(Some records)
····················

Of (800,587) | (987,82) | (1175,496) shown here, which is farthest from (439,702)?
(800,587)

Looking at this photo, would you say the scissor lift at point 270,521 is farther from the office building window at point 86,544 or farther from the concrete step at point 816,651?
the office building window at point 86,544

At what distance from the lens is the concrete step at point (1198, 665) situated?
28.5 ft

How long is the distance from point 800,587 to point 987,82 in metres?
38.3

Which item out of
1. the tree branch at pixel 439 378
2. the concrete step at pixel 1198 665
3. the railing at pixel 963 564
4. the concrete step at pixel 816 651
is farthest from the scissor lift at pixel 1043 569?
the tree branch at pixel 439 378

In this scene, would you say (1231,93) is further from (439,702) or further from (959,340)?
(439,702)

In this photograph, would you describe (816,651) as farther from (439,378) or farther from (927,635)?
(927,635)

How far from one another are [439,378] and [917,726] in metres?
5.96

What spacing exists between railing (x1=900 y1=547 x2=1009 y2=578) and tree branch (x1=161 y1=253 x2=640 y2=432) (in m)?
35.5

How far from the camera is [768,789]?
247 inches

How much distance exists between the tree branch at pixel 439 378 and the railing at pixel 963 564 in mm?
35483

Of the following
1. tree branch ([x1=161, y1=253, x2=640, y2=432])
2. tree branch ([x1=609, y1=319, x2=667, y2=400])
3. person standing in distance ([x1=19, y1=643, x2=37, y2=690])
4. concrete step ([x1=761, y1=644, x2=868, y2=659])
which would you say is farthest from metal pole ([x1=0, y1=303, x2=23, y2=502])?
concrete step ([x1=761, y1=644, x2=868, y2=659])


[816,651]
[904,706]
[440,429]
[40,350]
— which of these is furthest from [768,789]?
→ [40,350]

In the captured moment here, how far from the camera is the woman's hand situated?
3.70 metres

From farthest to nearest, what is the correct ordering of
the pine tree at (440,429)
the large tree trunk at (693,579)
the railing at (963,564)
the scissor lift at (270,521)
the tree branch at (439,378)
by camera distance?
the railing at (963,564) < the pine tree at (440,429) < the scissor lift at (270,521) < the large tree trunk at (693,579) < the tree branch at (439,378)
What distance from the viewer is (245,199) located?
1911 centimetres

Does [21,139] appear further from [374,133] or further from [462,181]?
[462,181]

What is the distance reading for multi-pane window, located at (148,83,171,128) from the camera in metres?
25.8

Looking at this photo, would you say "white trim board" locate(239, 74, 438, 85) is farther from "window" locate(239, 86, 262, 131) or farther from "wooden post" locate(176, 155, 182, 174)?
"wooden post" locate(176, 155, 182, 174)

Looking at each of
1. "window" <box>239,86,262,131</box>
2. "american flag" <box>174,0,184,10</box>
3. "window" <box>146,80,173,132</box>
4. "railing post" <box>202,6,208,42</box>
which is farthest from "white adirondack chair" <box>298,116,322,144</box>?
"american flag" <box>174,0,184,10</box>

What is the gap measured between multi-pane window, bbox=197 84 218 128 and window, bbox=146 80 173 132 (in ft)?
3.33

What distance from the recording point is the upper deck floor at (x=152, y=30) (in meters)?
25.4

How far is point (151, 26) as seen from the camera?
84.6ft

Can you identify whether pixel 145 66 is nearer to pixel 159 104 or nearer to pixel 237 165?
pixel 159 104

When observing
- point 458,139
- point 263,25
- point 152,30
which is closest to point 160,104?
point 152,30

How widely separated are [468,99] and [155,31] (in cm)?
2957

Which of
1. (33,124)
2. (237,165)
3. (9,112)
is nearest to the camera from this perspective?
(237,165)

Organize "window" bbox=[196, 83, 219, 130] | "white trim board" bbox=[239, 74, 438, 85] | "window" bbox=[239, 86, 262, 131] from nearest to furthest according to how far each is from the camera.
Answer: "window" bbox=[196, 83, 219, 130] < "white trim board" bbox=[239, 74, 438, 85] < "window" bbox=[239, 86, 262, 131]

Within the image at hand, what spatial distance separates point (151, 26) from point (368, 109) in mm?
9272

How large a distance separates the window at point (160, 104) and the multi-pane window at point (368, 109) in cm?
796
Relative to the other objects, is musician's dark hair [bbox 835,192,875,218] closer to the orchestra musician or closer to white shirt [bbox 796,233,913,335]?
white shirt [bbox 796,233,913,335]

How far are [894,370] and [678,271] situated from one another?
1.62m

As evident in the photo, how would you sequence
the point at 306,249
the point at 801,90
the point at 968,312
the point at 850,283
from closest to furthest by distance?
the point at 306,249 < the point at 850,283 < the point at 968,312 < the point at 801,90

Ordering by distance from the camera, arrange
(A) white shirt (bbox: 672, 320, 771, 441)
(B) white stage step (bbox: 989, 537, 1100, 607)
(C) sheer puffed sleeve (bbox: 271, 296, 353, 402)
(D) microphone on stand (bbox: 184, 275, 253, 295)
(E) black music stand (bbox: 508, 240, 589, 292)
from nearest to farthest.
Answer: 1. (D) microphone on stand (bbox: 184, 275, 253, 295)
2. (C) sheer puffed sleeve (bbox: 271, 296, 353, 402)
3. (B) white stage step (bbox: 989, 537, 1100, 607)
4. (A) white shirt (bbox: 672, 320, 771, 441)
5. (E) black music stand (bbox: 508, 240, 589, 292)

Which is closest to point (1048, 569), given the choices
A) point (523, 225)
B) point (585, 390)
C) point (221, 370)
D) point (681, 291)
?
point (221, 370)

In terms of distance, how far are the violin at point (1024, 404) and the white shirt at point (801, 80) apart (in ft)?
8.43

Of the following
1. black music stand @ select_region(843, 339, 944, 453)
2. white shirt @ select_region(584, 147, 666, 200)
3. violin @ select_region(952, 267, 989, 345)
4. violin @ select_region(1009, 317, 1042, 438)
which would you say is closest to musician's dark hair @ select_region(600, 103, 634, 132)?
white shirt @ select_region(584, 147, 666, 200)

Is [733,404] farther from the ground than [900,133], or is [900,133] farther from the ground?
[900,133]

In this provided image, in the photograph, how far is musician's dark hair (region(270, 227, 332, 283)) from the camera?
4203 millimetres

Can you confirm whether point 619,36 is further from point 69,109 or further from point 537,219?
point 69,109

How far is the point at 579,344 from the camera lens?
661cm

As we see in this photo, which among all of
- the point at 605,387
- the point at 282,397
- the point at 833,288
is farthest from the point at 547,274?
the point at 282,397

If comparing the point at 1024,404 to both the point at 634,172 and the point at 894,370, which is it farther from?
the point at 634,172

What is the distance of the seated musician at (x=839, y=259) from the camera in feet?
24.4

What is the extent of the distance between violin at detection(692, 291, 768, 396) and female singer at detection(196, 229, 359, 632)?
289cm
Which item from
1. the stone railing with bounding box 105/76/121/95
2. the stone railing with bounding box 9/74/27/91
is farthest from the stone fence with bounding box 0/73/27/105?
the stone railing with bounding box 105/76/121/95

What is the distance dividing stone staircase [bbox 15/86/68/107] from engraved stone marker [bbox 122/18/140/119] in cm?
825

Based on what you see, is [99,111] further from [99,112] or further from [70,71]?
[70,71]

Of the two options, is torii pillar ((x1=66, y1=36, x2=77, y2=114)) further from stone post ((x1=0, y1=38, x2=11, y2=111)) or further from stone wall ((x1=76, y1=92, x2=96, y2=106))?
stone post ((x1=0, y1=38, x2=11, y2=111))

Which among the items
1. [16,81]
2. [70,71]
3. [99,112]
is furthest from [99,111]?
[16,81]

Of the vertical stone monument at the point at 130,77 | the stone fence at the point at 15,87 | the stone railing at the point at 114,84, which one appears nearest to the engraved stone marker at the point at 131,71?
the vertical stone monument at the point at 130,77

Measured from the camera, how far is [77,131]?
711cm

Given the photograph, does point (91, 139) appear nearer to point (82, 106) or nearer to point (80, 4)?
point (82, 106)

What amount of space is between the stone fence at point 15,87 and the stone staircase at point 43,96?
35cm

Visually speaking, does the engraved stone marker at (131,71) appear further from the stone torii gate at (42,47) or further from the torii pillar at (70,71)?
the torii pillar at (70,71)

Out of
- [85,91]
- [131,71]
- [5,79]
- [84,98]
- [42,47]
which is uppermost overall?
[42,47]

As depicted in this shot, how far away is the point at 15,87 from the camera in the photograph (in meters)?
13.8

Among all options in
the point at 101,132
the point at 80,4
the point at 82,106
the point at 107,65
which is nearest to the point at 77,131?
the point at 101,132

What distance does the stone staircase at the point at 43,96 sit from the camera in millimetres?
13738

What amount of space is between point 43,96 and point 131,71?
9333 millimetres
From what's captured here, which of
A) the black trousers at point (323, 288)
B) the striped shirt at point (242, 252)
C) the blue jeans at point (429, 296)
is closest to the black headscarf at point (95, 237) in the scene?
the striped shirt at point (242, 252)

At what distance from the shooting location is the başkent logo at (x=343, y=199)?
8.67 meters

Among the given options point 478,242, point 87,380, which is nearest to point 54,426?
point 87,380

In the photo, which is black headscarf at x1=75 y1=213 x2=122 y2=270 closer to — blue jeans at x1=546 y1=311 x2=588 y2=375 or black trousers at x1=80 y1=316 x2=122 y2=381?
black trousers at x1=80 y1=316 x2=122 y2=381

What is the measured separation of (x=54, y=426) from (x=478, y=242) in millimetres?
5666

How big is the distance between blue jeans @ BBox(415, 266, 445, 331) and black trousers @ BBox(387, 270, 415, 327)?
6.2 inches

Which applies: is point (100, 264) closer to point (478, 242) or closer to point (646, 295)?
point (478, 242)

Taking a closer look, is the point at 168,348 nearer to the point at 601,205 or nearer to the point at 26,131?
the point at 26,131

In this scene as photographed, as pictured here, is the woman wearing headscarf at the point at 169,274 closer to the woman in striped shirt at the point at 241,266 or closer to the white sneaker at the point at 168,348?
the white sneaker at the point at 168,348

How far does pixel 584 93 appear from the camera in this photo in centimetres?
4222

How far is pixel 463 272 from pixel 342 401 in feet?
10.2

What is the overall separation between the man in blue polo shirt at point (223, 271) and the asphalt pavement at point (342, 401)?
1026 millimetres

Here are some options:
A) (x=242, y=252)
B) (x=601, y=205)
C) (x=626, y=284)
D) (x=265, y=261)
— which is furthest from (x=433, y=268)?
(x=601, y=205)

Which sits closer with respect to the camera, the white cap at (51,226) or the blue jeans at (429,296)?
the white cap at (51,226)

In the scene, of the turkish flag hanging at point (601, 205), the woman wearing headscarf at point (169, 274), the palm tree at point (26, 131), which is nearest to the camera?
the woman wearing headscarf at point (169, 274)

····················

TO DO >> Update the lines from the one containing "In the scene, of" through the end of the listing, inclusive, replacing "palm tree" with "date palm" and leaving everything else unchanged.

THE COMPLETED TASK >>
In the scene, of the turkish flag hanging at point (601, 205), the woman wearing headscarf at point (169, 274), the date palm at point (26, 131), which is nearest to the camera?
the woman wearing headscarf at point (169, 274)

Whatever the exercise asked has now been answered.